Directional Control Valves
The symbol for directional control valves has several wrappers that indicate the number of positions a valve
can have. A three-position directional control valve is indicated by three wraps. Arrows on each wrap indicate
the possible direction and flow while the valve is in that position. The center position on a three-position
directional control valve is designed based on the type of circuit or application. This center position indicates
the fluid flow path while the valve is centered. Although there are many types of center configurations, the
most common are: tandem, closed, floating, open. A mechanical handle or lever, an electric solenoid, or
hydraulic pilot pressure can be used to move or activate the valve. The springs indicate that the valve is
centered when not activated. In position 1, or centered, fluid flows from the pump through the valve to the
THEORY OF HYDRAULIC MACHINERY TO SOLVE QUIZ
reservoir. This is a tandem type center. When the valve is moved to position 2, then the fluid flows from P to A,
extending the cylinder, moving to position 3, which indicates that the flow now occurs from P to B and from A
to T, and the cylinder retracts
Pressure Valves
The symbol for a pressure valve begins with a single envelope.
The arrow on the casing describes the direction of flow through the valve.

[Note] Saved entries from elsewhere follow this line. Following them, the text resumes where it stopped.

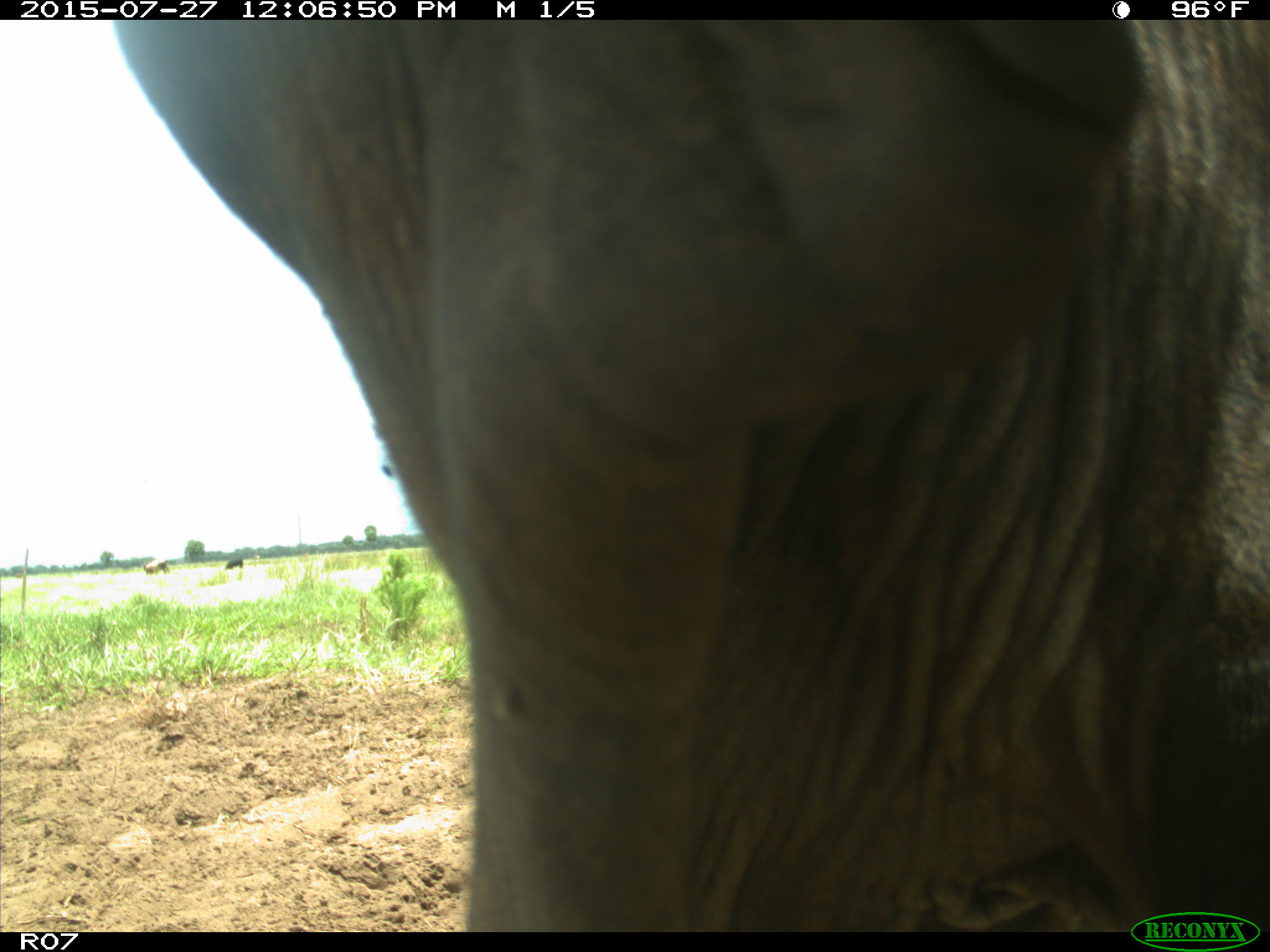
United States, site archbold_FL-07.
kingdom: Animalia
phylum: Chordata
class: Mammalia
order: Artiodactyla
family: Bovidae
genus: Bos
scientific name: Bos taurus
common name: domestic cow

Ports are indicated as 1 and 2, or primary and secondary. Flow through the valve is from the primary port to
the secondary port. Note that in the normal position, the arrow is not aligned with the port. This indicates that
the valve is normally closed. All pressure valves are normally closed except the pressure reducing valve,
which is normally open. The spring located perpendicular to the arrow indicates that the force of the spring
keeps the valve closed. An arrow diagonally across the spring indicates that the spring force can be adjusted.
The pressure of the pilot opposes the force of the spring. This is indicated by the dotted line directed from the
primary port perpendicular to the arrow opposite the spring. When the piloted hydraulic pressure from the
primary port exceeds the spring force, the valve moves to the open position, aligning the primary and
secondary ports.
Using your hydraulic symbols template, correctly draw the following symbols:
Engines
The graphic symbols corresponding to hydraulic motors are in the opposite direction to those of hydraulic
pumps, the difference is that the energy triangle points towards the inside of the circle, indicating that the
energy of the fluid is entering. Two energy triangles pointing inward indicate a bidirectional or reversible motor.
As with pumps, several hydraulic motor designs have internal leaks. A dotted line coming out of the circle
indicates a drain line to the reservoir.
Cylinders
Shown are hydraulic power cylinders that have no unusual relationship between bore size and rod size: single-
acting, double-acting, and double-rod. An internal rectangle adjacent to the piston symbol indicates the
presence of a damping device at the end of the stroke. If the stem diameter is larger than usual for the bore
size, the symbol should reflect this.
Filters
The graphic symbol corresponding to a device conditioned for hydraulic fluid is indicated by a square standing
THEORY OF HYDRAULIC MACHINERY TO SOLVE QUIZ
on its edge. A dotted line crossing opposite corners indicates that it is a filter or strainer. If a check valve is
added across and parallel to the ports, this indicates that the filter has a bypass.
Heat exchanger
Hydraulic heat exchangers can be coolers or heaters. The graphic symbols corresponding to both devices are
often confused. As in the case of filters, the base symbol is a square standing on its edge. The internal
triangles that
Pointing inward indicates the introduction of heat or a heater. Triangles pointing outward indicate heat
dissipation, i.e. a cooler. Triangles pointing in and out indicate a temperature controller or a temperature that is
maintained between two predetermined limits.
Using your hydraulic symbols template, correctly draw a simple "closed-center circuit." As a refresher, see the
"open center versus closed center" animation in the directional control section.